The dim sum chain, which closed its four remaining sites earlier this summer, was hit with a £500,000 rise in annual costs due to a higher National Living Wage, National Insurance contributions, and business rates that it was unable to meet.
The group, which was founded in London’s Soho in 2004, reported a strong Christmas trading period in 2024, but was unable to sustain the downturn that followed despite putting in place cost-cutting measures, including head office restructuring and targeted marketing campaigns.
It sought advice from Begbies Traynor in spring 2025 but failed to turn around its position. A report from Begbies Traynor says that the business ‘saw a sharp downturn in 2025’ with revenues dropping 20-25% compared on the previous year’s figures.
“It was also clear the company would be unable to make contributions towards historic liabilities from trading revenues without the introduction of new third-party funding, which was not a realistic prospect,” according to Asher Miller and Stephen Katz of Begbies Traynor.
Ping Pong had faced several challenges across its lifetime, including going through a pre-pack administration process in 2022.
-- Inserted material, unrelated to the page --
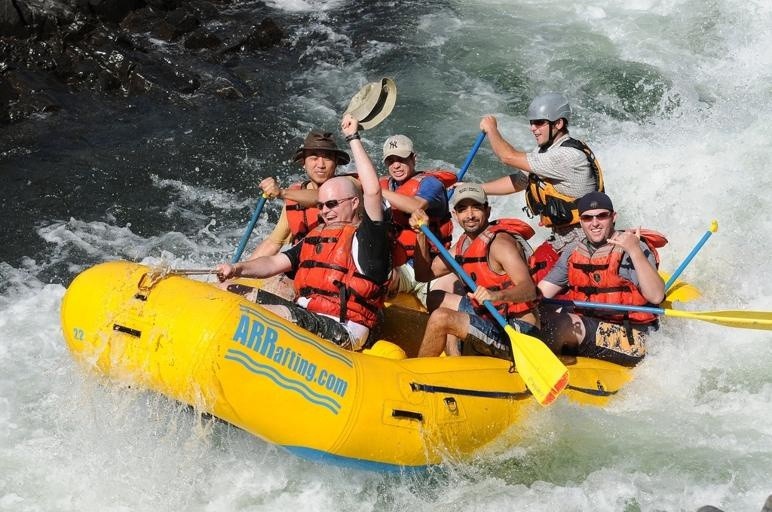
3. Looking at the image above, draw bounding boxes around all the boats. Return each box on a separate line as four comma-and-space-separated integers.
60, 260, 703, 480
In 2024 it scrapped service charge and replaced it with a discretionary 15% ‘brand charge’ to fund wage rises for all of its restaurant teams in a response to new tipping legislation. The group later scrapped the idea quietly in favour of a standard service charge following backlash in the press.
It has also been involved in protracted disputes with the landlords of its Southbank Centre and James Street restaurants that placed a strain on its cash flow.